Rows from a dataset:
● ● ● ● ● ● ●

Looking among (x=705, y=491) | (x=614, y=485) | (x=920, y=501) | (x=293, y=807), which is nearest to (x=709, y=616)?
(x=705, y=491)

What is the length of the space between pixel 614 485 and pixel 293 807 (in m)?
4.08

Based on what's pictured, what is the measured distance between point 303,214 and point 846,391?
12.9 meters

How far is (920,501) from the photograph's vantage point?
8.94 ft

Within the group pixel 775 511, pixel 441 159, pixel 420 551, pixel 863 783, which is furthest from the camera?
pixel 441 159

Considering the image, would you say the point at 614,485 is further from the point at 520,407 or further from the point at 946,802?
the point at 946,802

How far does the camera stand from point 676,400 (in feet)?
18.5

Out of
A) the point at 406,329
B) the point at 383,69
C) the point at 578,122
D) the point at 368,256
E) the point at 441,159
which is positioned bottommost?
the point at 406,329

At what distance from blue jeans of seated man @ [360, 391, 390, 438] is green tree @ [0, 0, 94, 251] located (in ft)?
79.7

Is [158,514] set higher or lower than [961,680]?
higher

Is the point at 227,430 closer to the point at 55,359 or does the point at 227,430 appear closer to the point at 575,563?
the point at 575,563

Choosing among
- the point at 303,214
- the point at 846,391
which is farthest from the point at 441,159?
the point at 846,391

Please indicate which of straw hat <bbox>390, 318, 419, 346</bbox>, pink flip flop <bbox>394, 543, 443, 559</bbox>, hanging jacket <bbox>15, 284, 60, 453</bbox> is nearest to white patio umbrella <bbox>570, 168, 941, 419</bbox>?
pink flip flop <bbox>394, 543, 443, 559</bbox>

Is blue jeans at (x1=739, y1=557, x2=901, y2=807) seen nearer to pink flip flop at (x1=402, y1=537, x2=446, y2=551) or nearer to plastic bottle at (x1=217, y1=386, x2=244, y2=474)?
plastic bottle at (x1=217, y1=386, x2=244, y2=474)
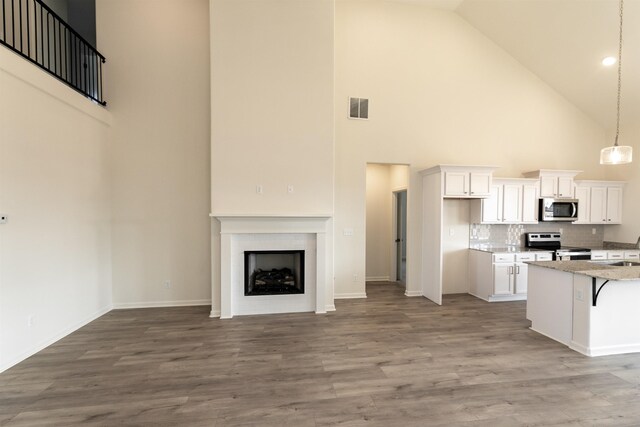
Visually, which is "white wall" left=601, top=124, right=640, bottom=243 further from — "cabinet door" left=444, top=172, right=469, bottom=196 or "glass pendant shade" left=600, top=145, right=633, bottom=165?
"cabinet door" left=444, top=172, right=469, bottom=196

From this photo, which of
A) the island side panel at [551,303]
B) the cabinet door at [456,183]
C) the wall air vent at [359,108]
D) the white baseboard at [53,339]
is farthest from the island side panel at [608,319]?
the white baseboard at [53,339]

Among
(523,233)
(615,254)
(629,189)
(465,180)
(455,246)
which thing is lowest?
(615,254)

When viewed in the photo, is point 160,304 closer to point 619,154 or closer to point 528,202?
point 619,154

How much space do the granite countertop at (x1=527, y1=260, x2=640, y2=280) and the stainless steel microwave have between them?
2154 millimetres

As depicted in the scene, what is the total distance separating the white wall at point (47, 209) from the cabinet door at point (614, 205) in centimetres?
942

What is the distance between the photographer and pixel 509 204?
216 inches

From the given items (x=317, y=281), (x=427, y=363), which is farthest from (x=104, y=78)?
(x=427, y=363)

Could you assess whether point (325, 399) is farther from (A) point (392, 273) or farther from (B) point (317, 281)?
(A) point (392, 273)

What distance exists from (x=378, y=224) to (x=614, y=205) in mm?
4753

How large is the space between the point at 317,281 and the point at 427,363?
80.2 inches

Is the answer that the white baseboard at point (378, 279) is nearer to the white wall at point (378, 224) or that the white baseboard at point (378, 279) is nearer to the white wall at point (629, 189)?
the white wall at point (378, 224)

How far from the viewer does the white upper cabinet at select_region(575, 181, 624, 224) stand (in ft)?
19.0

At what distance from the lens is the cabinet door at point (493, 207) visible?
5395mm

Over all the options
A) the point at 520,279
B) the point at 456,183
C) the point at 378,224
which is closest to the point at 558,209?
the point at 520,279
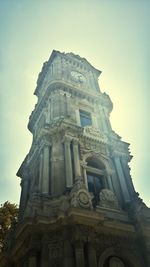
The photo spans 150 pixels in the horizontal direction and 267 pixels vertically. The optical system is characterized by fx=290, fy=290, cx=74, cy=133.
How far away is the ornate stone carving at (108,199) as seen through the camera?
17.2m

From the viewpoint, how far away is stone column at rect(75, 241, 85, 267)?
12.6m

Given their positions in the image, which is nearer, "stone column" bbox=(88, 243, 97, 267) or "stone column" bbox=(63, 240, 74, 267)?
"stone column" bbox=(63, 240, 74, 267)

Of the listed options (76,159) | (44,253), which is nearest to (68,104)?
(76,159)

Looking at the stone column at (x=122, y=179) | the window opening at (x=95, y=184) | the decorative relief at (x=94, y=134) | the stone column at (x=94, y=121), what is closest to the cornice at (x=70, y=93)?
the stone column at (x=94, y=121)

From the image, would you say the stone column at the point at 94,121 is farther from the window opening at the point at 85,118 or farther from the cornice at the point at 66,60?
the cornice at the point at 66,60

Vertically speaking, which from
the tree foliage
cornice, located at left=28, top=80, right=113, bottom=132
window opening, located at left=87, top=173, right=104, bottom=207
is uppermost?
cornice, located at left=28, top=80, right=113, bottom=132

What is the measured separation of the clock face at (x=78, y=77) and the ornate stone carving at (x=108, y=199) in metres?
14.8

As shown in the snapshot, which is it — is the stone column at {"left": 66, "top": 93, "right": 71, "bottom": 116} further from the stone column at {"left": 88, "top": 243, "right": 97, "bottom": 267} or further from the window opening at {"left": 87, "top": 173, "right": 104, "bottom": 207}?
the stone column at {"left": 88, "top": 243, "right": 97, "bottom": 267}

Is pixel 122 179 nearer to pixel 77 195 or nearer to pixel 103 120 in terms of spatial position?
pixel 77 195

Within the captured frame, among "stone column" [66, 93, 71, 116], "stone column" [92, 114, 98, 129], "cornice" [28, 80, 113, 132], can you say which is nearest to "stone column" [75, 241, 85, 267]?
"stone column" [66, 93, 71, 116]

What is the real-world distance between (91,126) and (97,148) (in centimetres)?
254

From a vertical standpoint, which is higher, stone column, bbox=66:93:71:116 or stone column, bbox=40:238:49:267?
stone column, bbox=66:93:71:116

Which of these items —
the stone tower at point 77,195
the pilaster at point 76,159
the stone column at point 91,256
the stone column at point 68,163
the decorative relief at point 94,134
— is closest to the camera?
the stone column at point 91,256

● ● ● ● ● ● ●

GIVEN REQUEST:
Reproduce the material above in full and without alteration, but skip all pictures.

CORRECT ANSWER:
Looking among (x=705, y=491) | (x=614, y=485) | (x=920, y=501) | (x=293, y=807), which is nearest to (x=709, y=616)?
(x=705, y=491)

What is the length of the space between pixel 614 485 and pixel 293 807 (in m)?
4.08

Based on what's pictured, what is the measured distance between point 303,214 and point 846,391?
12.9 meters

How far is (920,501) from the photograph's vantage point?
8.94 ft

Within the group pixel 775 511, pixel 441 159, pixel 420 551, pixel 863 783, which is furthest from the camera?
pixel 441 159

Considering the image, would you say the point at 614,485 is further from the point at 520,407 or further from the point at 946,802?
the point at 946,802

How far does the camera stand from point 676,400 (in feet)?
18.5

Out of
A) the point at 406,329
B) the point at 383,69
C) the point at 578,122
D) the point at 368,256
E) the point at 441,159
which is positioned bottommost?
the point at 406,329

At what distance from blue jeans of seated man @ [360, 391, 390, 438] is green tree @ [0, 0, 94, 251] located (in ft)?
79.7

Is [158,514] set higher or lower than [961,680]?
higher

Is the point at 227,430 closer to the point at 55,359 or does the point at 227,430 appear closer to the point at 575,563?
the point at 575,563

Choosing among
- the point at 303,214
- the point at 846,391
which is farthest from the point at 441,159?
the point at 846,391

Please indicate which of straw hat <bbox>390, 318, 419, 346</bbox>, pink flip flop <bbox>394, 543, 443, 559</bbox>, hanging jacket <bbox>15, 284, 60, 453</bbox> is nearest to white patio umbrella <bbox>570, 168, 941, 419</bbox>?
pink flip flop <bbox>394, 543, 443, 559</bbox>

Is blue jeans at (x1=739, y1=557, x2=901, y2=807) seen nearer to pink flip flop at (x1=402, y1=537, x2=446, y2=551) or nearer to plastic bottle at (x1=217, y1=386, x2=244, y2=474)?
plastic bottle at (x1=217, y1=386, x2=244, y2=474)
Visually, which is "white wall" left=601, top=124, right=640, bottom=243 further from — "cabinet door" left=444, top=172, right=469, bottom=196 or "glass pendant shade" left=600, top=145, right=633, bottom=165?
"cabinet door" left=444, top=172, right=469, bottom=196

From this photo, which of
A) the island side panel at [551,303]
B) the cabinet door at [456,183]
C) the wall air vent at [359,108]
D) the white baseboard at [53,339]
is farthest from the island side panel at [608,319]?
the white baseboard at [53,339]

Among
(523,233)
(615,254)
(629,189)
(465,180)
(455,246)
which thing is lowest?
(615,254)

When viewed in the photo, is point 160,304 closer to point 619,154 or closer to point 528,202?
point 619,154

How much space do the granite countertop at (x1=527, y1=260, x2=640, y2=280) and the stainless steel microwave have between them?
2154 millimetres

As depicted in the scene, what is the total distance separating the white wall at point (47, 209) from the cabinet door at point (614, 205) in centimetres?
942

What is the distance between the photographer and pixel 509 204?
216 inches

From the given items (x=317, y=281), (x=427, y=363), which is farthest from (x=104, y=78)?
(x=427, y=363)

Could you assess whether point (325, 399) is farther from (A) point (392, 273) or farther from (B) point (317, 281)?
(A) point (392, 273)

What distance exists from (x=378, y=224) to (x=614, y=205) in mm?
4753

How large is the space between the point at 317,281 and the point at 427,363?
80.2 inches

Is the answer that the white baseboard at point (378, 279) is nearer to the white wall at point (378, 224) or that the white baseboard at point (378, 279) is nearer to the white wall at point (629, 189)?
the white wall at point (378, 224)

How far from the viewer does the white upper cabinet at select_region(575, 181, 624, 224) stand (in ft)?
19.0

At what distance from the lens is the cabinet door at point (493, 207) visible?
5395mm

Over all the options
A) the point at 520,279
B) the point at 456,183
C) the point at 378,224
which is closest to the point at 558,209?
the point at 520,279
The photo spans 150 pixels in the horizontal direction and 267 pixels vertically. The optical system is characterized by fx=290, fy=290, cx=74, cy=133.
How far away is the ornate stone carving at (108,199) as seen through the camera?
17.2m

From the viewpoint, how far away is stone column at rect(75, 241, 85, 267)?
12.6m

Given their positions in the image, which is nearer, "stone column" bbox=(88, 243, 97, 267) or "stone column" bbox=(63, 240, 74, 267)?
"stone column" bbox=(63, 240, 74, 267)

Of the listed options (76,159) | (44,253), which is nearest to (68,104)?
(76,159)

Looking at the stone column at (x=122, y=179) | the window opening at (x=95, y=184) | the decorative relief at (x=94, y=134) | the stone column at (x=94, y=121), what is closest to the cornice at (x=70, y=93)?
the stone column at (x=94, y=121)

From the image, would you say the stone column at the point at 94,121 is farther from the window opening at the point at 85,118 or farther from the cornice at the point at 66,60?
the cornice at the point at 66,60

Vertically speaking, which from
the tree foliage
cornice, located at left=28, top=80, right=113, bottom=132
window opening, located at left=87, top=173, right=104, bottom=207
is uppermost?
cornice, located at left=28, top=80, right=113, bottom=132

What is the measured separation of the clock face at (x=78, y=77) and the ornate stone carving at (x=108, y=199) in metres?
14.8

As shown in the snapshot, which is it — is the stone column at {"left": 66, "top": 93, "right": 71, "bottom": 116} further from the stone column at {"left": 88, "top": 243, "right": 97, "bottom": 267} or further from the window opening at {"left": 87, "top": 173, "right": 104, "bottom": 207}?
the stone column at {"left": 88, "top": 243, "right": 97, "bottom": 267}

Is pixel 122 179 nearer to pixel 77 195 or nearer to pixel 103 120 in terms of spatial position?
pixel 77 195

Within the captured frame, among "stone column" [66, 93, 71, 116], "stone column" [92, 114, 98, 129], "cornice" [28, 80, 113, 132], can you say which is nearest to "stone column" [75, 241, 85, 267]?
"stone column" [66, 93, 71, 116]

What is the real-world distance between (91,126) and (97,148) (in centimetres)?
254

From a vertical standpoint, which is higher, stone column, bbox=66:93:71:116 or stone column, bbox=40:238:49:267?
stone column, bbox=66:93:71:116

Which of these items —
the stone tower at point 77,195
the pilaster at point 76,159
the stone column at point 91,256
the stone column at point 68,163
the decorative relief at point 94,134
— is closest to the camera?
the stone column at point 91,256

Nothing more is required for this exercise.